• REQUIRED WORK:
Reproduce the rows between the line holding "Looking over" and the line holding "Result: the white sneaker at [185,282]", inclusive, keeping every character the same.

• SUPPLIED RECORDS:
§

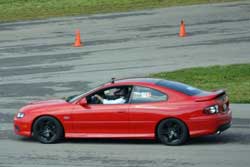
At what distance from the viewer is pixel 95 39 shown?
36438 millimetres

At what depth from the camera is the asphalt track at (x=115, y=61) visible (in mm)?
14922

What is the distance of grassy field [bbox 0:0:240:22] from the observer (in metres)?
46.7

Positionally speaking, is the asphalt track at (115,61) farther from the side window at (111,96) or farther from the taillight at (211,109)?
Result: the side window at (111,96)

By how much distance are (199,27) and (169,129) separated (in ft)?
74.3

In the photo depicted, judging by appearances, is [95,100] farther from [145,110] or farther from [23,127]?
[23,127]

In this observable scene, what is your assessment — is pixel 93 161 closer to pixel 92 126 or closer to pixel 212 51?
pixel 92 126

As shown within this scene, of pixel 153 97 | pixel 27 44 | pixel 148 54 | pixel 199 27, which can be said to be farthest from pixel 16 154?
pixel 199 27

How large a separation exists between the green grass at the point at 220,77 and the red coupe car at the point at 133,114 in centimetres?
572

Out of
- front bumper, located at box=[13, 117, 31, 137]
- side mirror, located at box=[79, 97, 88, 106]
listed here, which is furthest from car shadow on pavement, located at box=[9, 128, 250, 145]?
side mirror, located at box=[79, 97, 88, 106]

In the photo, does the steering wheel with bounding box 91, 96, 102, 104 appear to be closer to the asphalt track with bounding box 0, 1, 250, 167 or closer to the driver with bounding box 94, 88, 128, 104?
the driver with bounding box 94, 88, 128, 104

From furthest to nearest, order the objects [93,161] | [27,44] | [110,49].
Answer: [27,44]
[110,49]
[93,161]

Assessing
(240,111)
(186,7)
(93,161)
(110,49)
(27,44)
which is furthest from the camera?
(186,7)

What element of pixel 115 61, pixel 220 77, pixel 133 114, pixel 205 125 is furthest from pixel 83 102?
pixel 115 61

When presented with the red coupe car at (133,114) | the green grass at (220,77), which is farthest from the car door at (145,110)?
the green grass at (220,77)
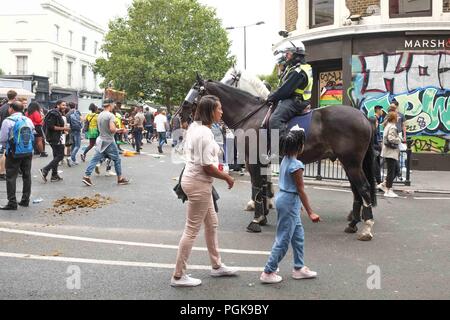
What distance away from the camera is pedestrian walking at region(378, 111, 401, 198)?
11.2 m

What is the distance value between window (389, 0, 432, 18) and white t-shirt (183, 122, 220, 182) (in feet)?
44.6

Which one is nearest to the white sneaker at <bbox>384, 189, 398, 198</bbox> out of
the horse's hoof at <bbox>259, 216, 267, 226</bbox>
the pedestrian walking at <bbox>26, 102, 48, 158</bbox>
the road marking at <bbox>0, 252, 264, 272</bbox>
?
the horse's hoof at <bbox>259, 216, 267, 226</bbox>

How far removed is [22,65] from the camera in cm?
4859

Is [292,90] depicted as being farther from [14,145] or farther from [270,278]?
[14,145]

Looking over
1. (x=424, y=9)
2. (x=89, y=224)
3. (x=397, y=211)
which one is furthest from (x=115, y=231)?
(x=424, y=9)

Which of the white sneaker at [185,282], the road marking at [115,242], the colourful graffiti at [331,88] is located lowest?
Result: the white sneaker at [185,282]

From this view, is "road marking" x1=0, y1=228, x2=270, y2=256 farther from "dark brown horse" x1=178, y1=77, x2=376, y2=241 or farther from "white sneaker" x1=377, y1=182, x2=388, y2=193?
"white sneaker" x1=377, y1=182, x2=388, y2=193

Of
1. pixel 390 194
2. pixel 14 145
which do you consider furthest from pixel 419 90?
pixel 14 145

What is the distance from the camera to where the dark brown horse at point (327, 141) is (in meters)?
7.61

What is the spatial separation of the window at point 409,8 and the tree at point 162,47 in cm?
2334

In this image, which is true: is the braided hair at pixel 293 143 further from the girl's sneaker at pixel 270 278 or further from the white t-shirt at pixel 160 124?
the white t-shirt at pixel 160 124

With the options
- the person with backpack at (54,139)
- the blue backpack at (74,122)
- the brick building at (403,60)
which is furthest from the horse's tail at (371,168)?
the blue backpack at (74,122)

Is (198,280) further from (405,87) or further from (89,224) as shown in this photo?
(405,87)
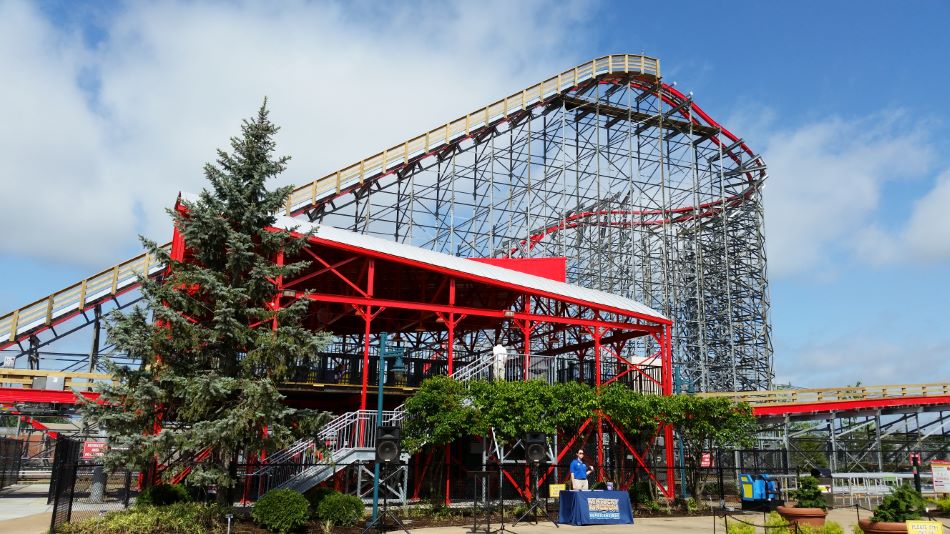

§

• CORRECT OUTPUT:
Looking over
1. (x=424, y=9)
2. (x=89, y=224)
3. (x=397, y=211)
which one is furthest from (x=115, y=231)?
(x=424, y=9)

Which of the white sneaker at [185,282], the road marking at [115,242], the colourful graffiti at [331,88] is located lowest?
Result: the white sneaker at [185,282]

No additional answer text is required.